Page:
This book is about the assumption of equality in education, often understood as a defining concept as well as a political ideal of the left. Even if this ideal increasingly is challenged or simply left behind as obsolete, also by the left, in this book I will show that equality is an assumption that is necessary for education, and particularly for what we can call non-instrumental education beyond a distributive paradigm in education. The critique of different characteristics of what I call a distributive paradigm will be laid out through the chapters, particularly building on the French political philosopher Jacques Ranciere’s (1991, 1999, 2006, 2007a,b, 2009) arguments on equality and related concepts. That is, for Ranciere equality cannot be a goal or a hope for a distant future, but has to be an assumption we start with, something we verify as already there if equality is to have any bearing at all for anyone. Because, if equality exclusively is something to strive for, inequality is by definition made into our starting point, forever confirmed while heading out for a distant goal, itself elusive, while inequality stands fast. For anyone who is in favour of equality, that would be unacceptable. Also, for Ranciere equality is not a property of an institution, but is only something that can take place between people. That means that theories, strategies and policies that put up equality as a distant goal of the institution, as for schooling, instead of promoting equality, make inequality itself foundational. Such instrumental policies, practices and strategies tend to repeatedly confirm inequality while pushing equality into a distant future. In instrumental education, inequality functions as a silenced condition for the anticipated equality to come, in an ever-distant future.

Problems:
[1] In the passage on equality in education, what does Ranciere hold that equality has to be, rather than a goal or a hope for a distant future?
[2] Proceed with the passage on equality in education, writing on from its final sentence.

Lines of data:

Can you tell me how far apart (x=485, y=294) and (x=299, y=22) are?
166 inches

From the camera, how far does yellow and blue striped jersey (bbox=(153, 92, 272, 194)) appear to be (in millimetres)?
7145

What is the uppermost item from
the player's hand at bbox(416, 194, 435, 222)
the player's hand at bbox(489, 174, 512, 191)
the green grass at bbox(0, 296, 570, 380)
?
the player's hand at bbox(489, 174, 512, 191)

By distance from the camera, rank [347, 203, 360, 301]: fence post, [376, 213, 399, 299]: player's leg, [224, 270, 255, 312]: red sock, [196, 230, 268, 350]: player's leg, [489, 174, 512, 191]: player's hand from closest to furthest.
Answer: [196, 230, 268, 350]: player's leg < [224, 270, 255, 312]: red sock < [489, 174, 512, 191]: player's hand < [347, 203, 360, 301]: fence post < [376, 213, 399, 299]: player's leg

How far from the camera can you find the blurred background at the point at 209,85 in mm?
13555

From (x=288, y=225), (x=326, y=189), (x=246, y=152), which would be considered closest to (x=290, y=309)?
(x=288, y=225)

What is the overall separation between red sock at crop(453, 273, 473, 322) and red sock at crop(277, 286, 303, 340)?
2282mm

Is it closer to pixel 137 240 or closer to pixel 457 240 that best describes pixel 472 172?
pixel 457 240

Task responses:
[1] An assumption we start with, something we verify as already there.

[2]
John Dewey (1916) understood education as a micro-cosmos of (modern) society, meaning that education in any society, according to him, can be studied as an expression of the assumptions, imaginaries and hopes that make up the socio-sphere of that society. Also, for Dewey, the future was a necessary component of schooling, since the future continuously organized educational experiences of the world, realizing projections of a possible future in the present, and as such tapping into the energy that would lead the society ahead, to make it possible for society to change. In his theory of valuation,

Dewey (1939) develops a theory of value in which the ends are present in the means by which one strives to reach the ends-in-view; the ends are, as such, always present in the means forming the future as ends-in-views. The present, in other words, for Dewey contains both the possibility of a world as well as the potentiality of future. That means, as I understand it, that Dewey’s educational thinking cannot easily be reduced to instrumental education, but rather shifts around some of the conditions for instrumentalism, for example, that instrumentalism requires a sharp distinction between ends and means, which Dewey goes beyond by showing their interrelatedness in the present. Instrumentalism, on the other hand, relies on logic in which the effectiveness of the means to reach an already set goal is the rationale and instrumental teaching practice of filling that gap between means and ends. For Dewey, as I read his pragmatic education, teaching in the present means rather orienting oneself towards the world as well as pointing out its potentiality (see also Biesta, 2017).

That is, the possibility of a future in and of the world in education tends to be embedded in the concept of teaching, and as such, necessary for education to take place at all. I will argue in this book that the assumption of equality, and the verification of equality in processes of teaching, are necessary for education to emerge beyond instrumentalism. It is the assumption of equality that makes it possible to break out from instrumentalism in education. The problem with instrumental education, in the final analysis, is that it creates self-referencing frameworks, and itself can be understood as a property of such frameworks. Self-referencing frameworks make change impossible and reduce education to processes of adjustment to that which is already given, rather than breaking out from it. Education without a conception of change is simply not education at all.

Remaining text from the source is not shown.